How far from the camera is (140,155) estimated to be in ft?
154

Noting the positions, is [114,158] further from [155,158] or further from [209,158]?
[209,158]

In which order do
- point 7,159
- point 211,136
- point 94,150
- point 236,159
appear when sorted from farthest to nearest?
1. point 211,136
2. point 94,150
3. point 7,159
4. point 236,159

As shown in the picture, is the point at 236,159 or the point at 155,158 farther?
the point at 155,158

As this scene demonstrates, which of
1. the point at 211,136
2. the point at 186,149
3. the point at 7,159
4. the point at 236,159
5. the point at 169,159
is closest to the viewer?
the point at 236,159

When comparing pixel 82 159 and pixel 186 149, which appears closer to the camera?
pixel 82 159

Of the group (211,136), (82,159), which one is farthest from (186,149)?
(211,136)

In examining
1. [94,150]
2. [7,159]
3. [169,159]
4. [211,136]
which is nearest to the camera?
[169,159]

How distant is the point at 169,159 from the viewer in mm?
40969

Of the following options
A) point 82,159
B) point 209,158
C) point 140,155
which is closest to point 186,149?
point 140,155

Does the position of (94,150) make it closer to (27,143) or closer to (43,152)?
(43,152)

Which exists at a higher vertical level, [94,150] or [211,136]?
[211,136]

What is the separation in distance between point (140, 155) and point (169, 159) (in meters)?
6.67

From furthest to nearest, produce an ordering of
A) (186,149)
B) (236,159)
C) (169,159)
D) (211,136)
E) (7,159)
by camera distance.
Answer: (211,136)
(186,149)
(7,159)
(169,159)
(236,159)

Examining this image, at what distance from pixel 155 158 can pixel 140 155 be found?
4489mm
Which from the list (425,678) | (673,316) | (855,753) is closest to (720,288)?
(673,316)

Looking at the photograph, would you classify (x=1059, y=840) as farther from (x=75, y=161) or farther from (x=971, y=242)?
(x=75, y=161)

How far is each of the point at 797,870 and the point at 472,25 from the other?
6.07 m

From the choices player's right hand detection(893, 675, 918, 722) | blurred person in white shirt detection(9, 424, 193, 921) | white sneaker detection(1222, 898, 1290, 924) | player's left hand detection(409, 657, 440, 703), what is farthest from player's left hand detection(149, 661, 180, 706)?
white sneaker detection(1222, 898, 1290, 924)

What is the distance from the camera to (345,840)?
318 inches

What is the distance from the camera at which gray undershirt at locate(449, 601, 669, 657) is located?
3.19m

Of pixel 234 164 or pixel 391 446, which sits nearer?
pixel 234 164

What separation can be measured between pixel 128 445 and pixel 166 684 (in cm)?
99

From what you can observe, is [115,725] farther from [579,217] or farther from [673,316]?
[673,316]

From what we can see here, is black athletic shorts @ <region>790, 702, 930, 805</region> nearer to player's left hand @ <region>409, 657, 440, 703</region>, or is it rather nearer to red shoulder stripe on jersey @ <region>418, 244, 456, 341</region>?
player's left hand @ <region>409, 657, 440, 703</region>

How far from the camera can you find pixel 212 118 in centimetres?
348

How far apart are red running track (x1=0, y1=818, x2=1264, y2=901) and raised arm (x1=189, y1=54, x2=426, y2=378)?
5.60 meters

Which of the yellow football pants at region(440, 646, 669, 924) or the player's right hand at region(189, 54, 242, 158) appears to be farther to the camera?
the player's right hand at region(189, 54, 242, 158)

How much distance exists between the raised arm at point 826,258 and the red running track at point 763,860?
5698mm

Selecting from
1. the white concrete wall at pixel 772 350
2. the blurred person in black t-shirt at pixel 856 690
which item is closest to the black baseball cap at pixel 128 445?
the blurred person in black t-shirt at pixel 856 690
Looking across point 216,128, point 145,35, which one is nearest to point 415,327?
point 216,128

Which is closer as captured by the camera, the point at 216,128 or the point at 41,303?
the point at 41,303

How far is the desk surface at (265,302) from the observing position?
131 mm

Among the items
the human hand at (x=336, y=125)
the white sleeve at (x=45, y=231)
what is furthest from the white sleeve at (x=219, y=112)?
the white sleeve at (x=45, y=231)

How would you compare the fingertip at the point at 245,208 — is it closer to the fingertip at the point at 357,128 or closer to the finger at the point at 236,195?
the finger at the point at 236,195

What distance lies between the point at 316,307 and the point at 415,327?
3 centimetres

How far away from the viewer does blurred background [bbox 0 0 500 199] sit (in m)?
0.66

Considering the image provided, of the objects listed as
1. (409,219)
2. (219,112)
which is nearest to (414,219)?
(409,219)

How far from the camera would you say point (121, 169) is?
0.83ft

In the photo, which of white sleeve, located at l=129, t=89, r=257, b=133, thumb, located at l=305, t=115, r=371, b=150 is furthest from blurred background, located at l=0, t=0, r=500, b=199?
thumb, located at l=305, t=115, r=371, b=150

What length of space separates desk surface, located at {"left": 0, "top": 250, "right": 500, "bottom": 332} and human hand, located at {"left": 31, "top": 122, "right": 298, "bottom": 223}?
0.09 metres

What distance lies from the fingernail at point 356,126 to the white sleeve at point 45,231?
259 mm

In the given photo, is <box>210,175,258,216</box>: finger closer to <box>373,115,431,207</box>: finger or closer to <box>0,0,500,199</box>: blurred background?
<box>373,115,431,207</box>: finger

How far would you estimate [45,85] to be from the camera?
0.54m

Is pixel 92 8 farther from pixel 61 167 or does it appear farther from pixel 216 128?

□ □ □ □ □

* Instructions for the task: Using the data above, return each line exactly as written.

* Solution to the exercise:
How far from the camera is (140,155) estimated to be in ft?
154

Noting the positions, is [114,158] further from [155,158] or further from [209,158]?
[209,158]

In which order do
- point 7,159
- point 211,136
- point 94,150
- point 236,159
appear when sorted from farthest to nearest?
1. point 211,136
2. point 94,150
3. point 7,159
4. point 236,159

As shown in the picture, is the point at 236,159 or the point at 155,158 farther?
the point at 155,158

As this scene demonstrates, which of
1. the point at 211,136
2. the point at 186,149
3. the point at 7,159
4. the point at 236,159
5. the point at 169,159
is closest to the viewer?
the point at 236,159

When comparing pixel 82 159 and pixel 186 149, which appears closer to the camera?
pixel 82 159

Of the group (211,136), (82,159), which one is farthest from (186,149)?
(211,136)

In examining
1. [94,150]
2. [7,159]
3. [169,159]
4. [211,136]
which is nearest to the camera?
[169,159]

How distant is the point at 169,159 from the viewer in mm?
40969

Of the following options
A) point 82,159
B) point 209,158
C) point 140,155
which is closest to point 186,149?
point 140,155

Does the position of (94,150) make it closer to (27,143) or closer to (43,152)?
(43,152)

Which exists at a higher vertical level, [94,150] or [211,136]?
[211,136]

What is the separation in distance between point (140, 155) and point (169, 159) (in meters)?
6.67

From furthest to nearest, produce an ordering of
A) (186,149)
B) (236,159)
C) (169,159)
D) (211,136)
E) (7,159)
by camera distance.
Answer: (211,136)
(186,149)
(7,159)
(169,159)
(236,159)

Examining this image, at what distance from pixel 155 158 can pixel 140 155 be found?
4489mm
Which from the list (425,678) | (673,316) | (855,753) is closest to (720,288)?
(673,316)

Looking at the photograph, would you classify (x=1059, y=840) as farther from (x=75, y=161) or farther from (x=971, y=242)?
(x=75, y=161)

How far is each of the point at 797,870 and the point at 472,25 from the other?
6.07 m

From the choices player's right hand detection(893, 675, 918, 722) | blurred person in white shirt detection(9, 424, 193, 921) | white sneaker detection(1222, 898, 1290, 924) | player's left hand detection(409, 657, 440, 703), what is farthest from player's left hand detection(149, 661, 180, 706)?
white sneaker detection(1222, 898, 1290, 924)

What is the distance from the camera to (345,840)?
318 inches

What is the distance from the camera at which gray undershirt at locate(449, 601, 669, 657) is located?
3.19m

Of pixel 234 164 or pixel 391 446, which sits nearer?
pixel 234 164

What separation can be measured between pixel 128 445 and pixel 166 684 (in cm)?
99

From what you can observe, is [115,725] farther from [579,217] or farther from [673,316]?
[673,316]

From what we can see here, is black athletic shorts @ <region>790, 702, 930, 805</region> nearer to player's left hand @ <region>409, 657, 440, 703</region>, or is it rather nearer to red shoulder stripe on jersey @ <region>418, 244, 456, 341</region>?
player's left hand @ <region>409, 657, 440, 703</region>

How far from the camera can you find pixel 212 118 in centimetres?
348

How far apart are red running track (x1=0, y1=818, x2=1264, y2=901) and raised arm (x1=189, y1=54, x2=426, y2=378)?
5.60 meters

Which of the yellow football pants at region(440, 646, 669, 924) or the player's right hand at region(189, 54, 242, 158) appears to be farther to the camera?
the player's right hand at region(189, 54, 242, 158)

How much distance exists between the raised arm at point 826,258 and the red running track at point 763,860?
5698mm

Selecting from
1. the white concrete wall at pixel 772 350
2. the blurred person in black t-shirt at pixel 856 690
which item is closest to the black baseball cap at pixel 128 445?
the blurred person in black t-shirt at pixel 856 690
Looking across point 216,128, point 145,35, which one is nearest to point 415,327?
point 216,128

Which is closer as captured by the camera, the point at 216,128 or the point at 41,303?
the point at 41,303

How far is the desk surface at (265,302) from the observing position?
131 mm

Among the items
the human hand at (x=336, y=125)
the white sleeve at (x=45, y=231)
what is furthest from the white sleeve at (x=219, y=112)?
the white sleeve at (x=45, y=231)

How would you compare the fingertip at the point at 245,208 — is it closer to the fingertip at the point at 357,128 or closer to the finger at the point at 236,195?
the finger at the point at 236,195

What distance lies between the point at 316,307 and the point at 415,327?
3 centimetres

How far away from the viewer does blurred background [bbox 0 0 500 199] sit (in m)?
0.66

Considering the image provided, of the objects listed as
1. (409,219)
2. (219,112)
which is nearest to (414,219)?
(409,219)

How far from the camera would you say point (121, 169) is?
0.83ft

In the photo, which of white sleeve, located at l=129, t=89, r=257, b=133, thumb, located at l=305, t=115, r=371, b=150 is furthest from blurred background, located at l=0, t=0, r=500, b=199?
thumb, located at l=305, t=115, r=371, b=150

What length of space separates desk surface, located at {"left": 0, "top": 250, "right": 500, "bottom": 332} and human hand, located at {"left": 31, "top": 122, "right": 298, "bottom": 223}?
0.09 metres

What distance lies from the fingernail at point 356,126 to the white sleeve at point 45,231?
259 mm

In the given photo, is <box>210,175,258,216</box>: finger closer to <box>373,115,431,207</box>: finger or closer to <box>0,0,500,199</box>: blurred background?
<box>373,115,431,207</box>: finger

How far would you estimate [45,85] to be from the camera?
0.54m

Is pixel 92 8 farther from pixel 61 167 or does it appear farther from pixel 216 128?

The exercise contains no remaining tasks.